Even the people that directly carried out the mass-killings admit that the communists were not the cruel ones by any measure. For the regime and its killers, that was just a cover. Even before the military dictatorship, corruption and patronage had plagued Indonesian politics, but the PKI was one of the few major parties that delivered on their promises, especially to peasants and the poor. The country had gone directly into the countryside to carry out a program that directly met the needs of the people there (Bevins ch. 3). As even the perpetrators of the regime’s mass-killings had attested, the communists had given land, fertilizer, seeds and farming equipment directly to the country’s rural population (The Act of Killing 45:09–45:15). One of the perpetrators in Oppenheimer’s documentary film had even worried that “If we succeed in making this film it will disprove all the propaganda about the communists being cruel. And show that we were cruel! … not everything true should be made public. I believe even God has secrets” (The Act of Killing 1:04:32–1:04:47).
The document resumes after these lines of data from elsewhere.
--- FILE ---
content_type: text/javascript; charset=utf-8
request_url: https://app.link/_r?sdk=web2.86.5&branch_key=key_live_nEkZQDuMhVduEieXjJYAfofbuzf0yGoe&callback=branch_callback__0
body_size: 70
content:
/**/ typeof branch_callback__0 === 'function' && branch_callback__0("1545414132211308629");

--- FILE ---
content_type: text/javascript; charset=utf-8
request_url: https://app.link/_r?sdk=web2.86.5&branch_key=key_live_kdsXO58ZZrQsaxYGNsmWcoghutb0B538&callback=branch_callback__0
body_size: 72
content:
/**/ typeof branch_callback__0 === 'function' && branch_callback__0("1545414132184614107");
Today, the paramilitary Pancasila Youth, which had directly participated in the killings, continues to echo rhetoric reminiscent of western individualism. Members of the organization, even high-profile members like the governor of North Sumatra, Syamsul Arifin, describe themselves as gangsters, repeating the same platitude that the word ‘gangster’ derives from the word ‘free man,’ and that people should have the freedom to what they want even if it involves directly hurting other people (The Act of Killing 14:31–14:48). That favorite catchphrase of Pancasila Youth has a striking similarity to some pro-market ideologies in the United States, that argue that as long as someone owns a private enterprise, they have the right to do whatever they want with it, even if it means refusing to pay their employees a living wage or disregarding any form of consumer protection. In other words, freedom for the powerful to exploit the rest of society. The vice president of Indonesia and Pancasila Youth member Jusuf Kalla makes the metaphor comparing gangsters to private corporations even more obvious, having said in a speech that

This nation needs ‘free men’! If everyone worked for the government we’d be a nation of bureaucrats. We’d get nothing done. We need gangsters to get things done. Free, private men who get things done. We need gangsters who are willing to take risks in business. (The Act of Killing 36:08–37:02).
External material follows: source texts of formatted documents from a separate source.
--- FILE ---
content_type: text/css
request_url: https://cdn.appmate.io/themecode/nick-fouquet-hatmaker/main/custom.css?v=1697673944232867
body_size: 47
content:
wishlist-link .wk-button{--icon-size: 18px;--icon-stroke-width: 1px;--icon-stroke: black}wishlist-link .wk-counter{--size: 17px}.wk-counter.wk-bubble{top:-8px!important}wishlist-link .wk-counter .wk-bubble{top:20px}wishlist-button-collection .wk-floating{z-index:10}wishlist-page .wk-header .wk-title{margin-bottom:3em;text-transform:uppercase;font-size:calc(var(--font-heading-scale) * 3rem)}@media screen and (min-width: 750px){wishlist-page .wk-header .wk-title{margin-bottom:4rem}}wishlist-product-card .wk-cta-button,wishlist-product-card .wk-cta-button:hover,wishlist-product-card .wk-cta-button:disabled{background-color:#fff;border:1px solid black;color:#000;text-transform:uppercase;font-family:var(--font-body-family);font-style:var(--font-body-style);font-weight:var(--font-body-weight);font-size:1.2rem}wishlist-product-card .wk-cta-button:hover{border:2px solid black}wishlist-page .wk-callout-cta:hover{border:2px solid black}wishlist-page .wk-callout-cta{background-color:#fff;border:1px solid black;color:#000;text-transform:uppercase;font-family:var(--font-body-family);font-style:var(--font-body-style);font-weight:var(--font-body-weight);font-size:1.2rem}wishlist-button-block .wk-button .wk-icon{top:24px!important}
The legacy of the military dictatorship and mass-killings has left a scar on Indonesia that has not faded even to this day. When looking at the atrocities that the Indonesian military and paramilitary forces had carried out against their own people, it’s very important to remember that they hadn’t done so alone. Guided by fanatical anticommunism and wealthy interests, the biggest perpetrator was the United States, which had effectively used the Indonesian military to carry out its own dirty work. Not only had the US set the stage by providing the Indonesian military with the training and resources it needed to overthrow the country’s democratically elected government, it had actively encouraged and even directly aided them in carrying out the killings. For example, with the help of CIA analysts, the US embassy political officer Robert Martens had prepared a list of thousands of suspected communists and handed it directly to the army for them to be killed. Martens had even gone on record saying, “I probably have a lot of blood on my hands, but that’s not all bad.” (Bevins ch. 7).

Works Cited

Acharya, Amitav. The end of American world order. 2nd ed., Polity Press, 2018.
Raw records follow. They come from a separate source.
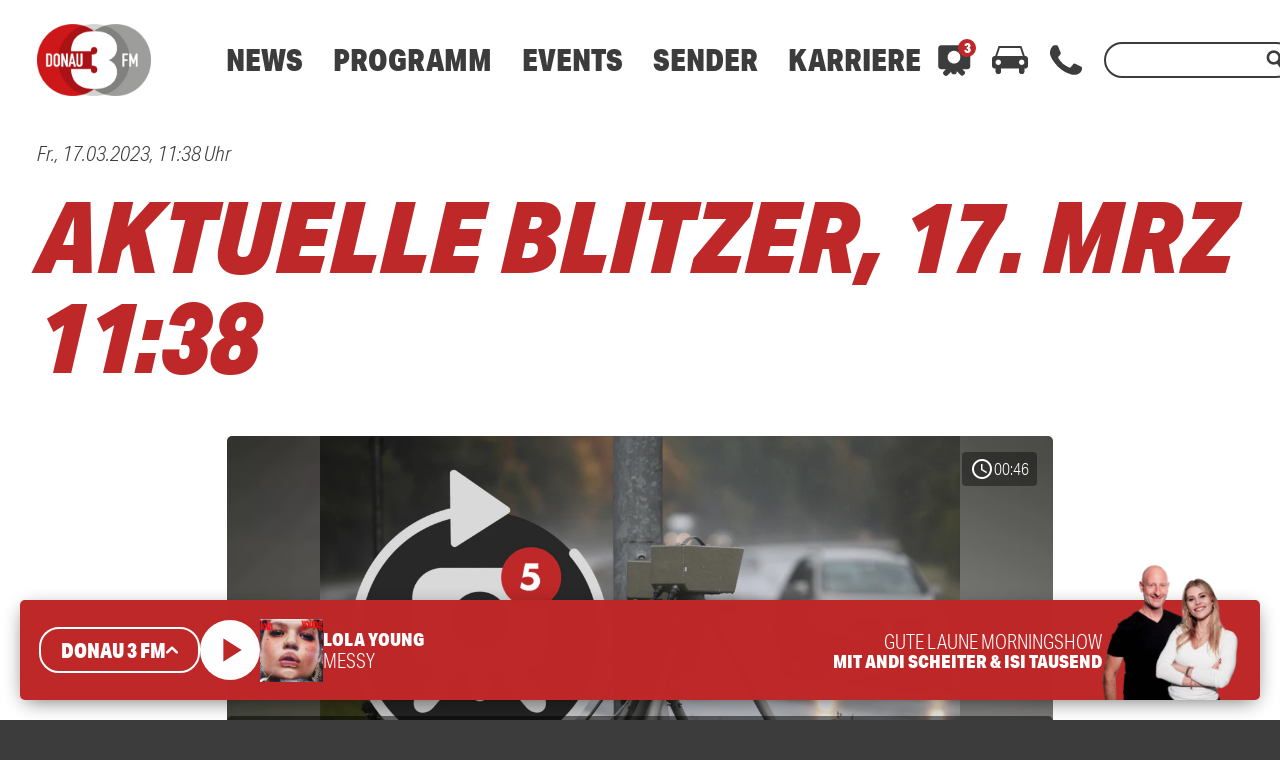

--- FILE ---
content_type: text/html; charset=utf-8
request_url: https://www.google.com/recaptcha/api2/aframe
body_size: 267
content:
<!DOCTYPE HTML><html><head><meta http-equiv="content-type" content="text/html; charset=UTF-8"></head><body><script nonce="VJQrAv8asRR5ixIGLNYcYQ">/** Anti-fraud and anti-abuse applications only. See google.com/recaptcha */ try{var clients={'sodar':'https://pagead2.googlesyndication.com/pagead/sodar?'};window.addEventListener("message",function(a){try{if(a.source===window.parent){var b=JSON.parse(a.data);var c=clients[b['id']];if(c){var d=document.createElement('img');d.src=c+b['params']+'&rc='+(localStorage.getItem("rc::a")?sessionStorage.getItem("rc::b"):"");window.document.body.appendChild(d);sessionStorage.setItem("rc::e",parseInt(sessionStorage.getItem("rc::e")||0)+1);localStorage.setItem("rc::h",'1768882219838');}}}catch(b){}});window.parent.postMessage("_grecaptcha_ready", "*");}catch(b){}</script></body></html>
Bevins, Vincent. The Jakarta Method : Washington’s Anticommunist Crusade and the Mass Murder Program That Shaped Our World. PublicAffairs, 2020. EBSCOhost, https://search.ebscohost.com/login.aspx?direct=true&db=nlebk&AN=2501939&site=ehost-live.

“Indonesia: US documents released on 1965–66 massacres.” Human Rights Watch, 17 October, 2017, https://www.hrw.org/news/2017/10/18/indonesia-us-documents-released-1965-66-massacres.

The Act of Killing. Directed by Joshua Oppenheimer, co-directed by anonymous and Christine Cynn. Signe Byrge Sørensen, 2012. Hulu.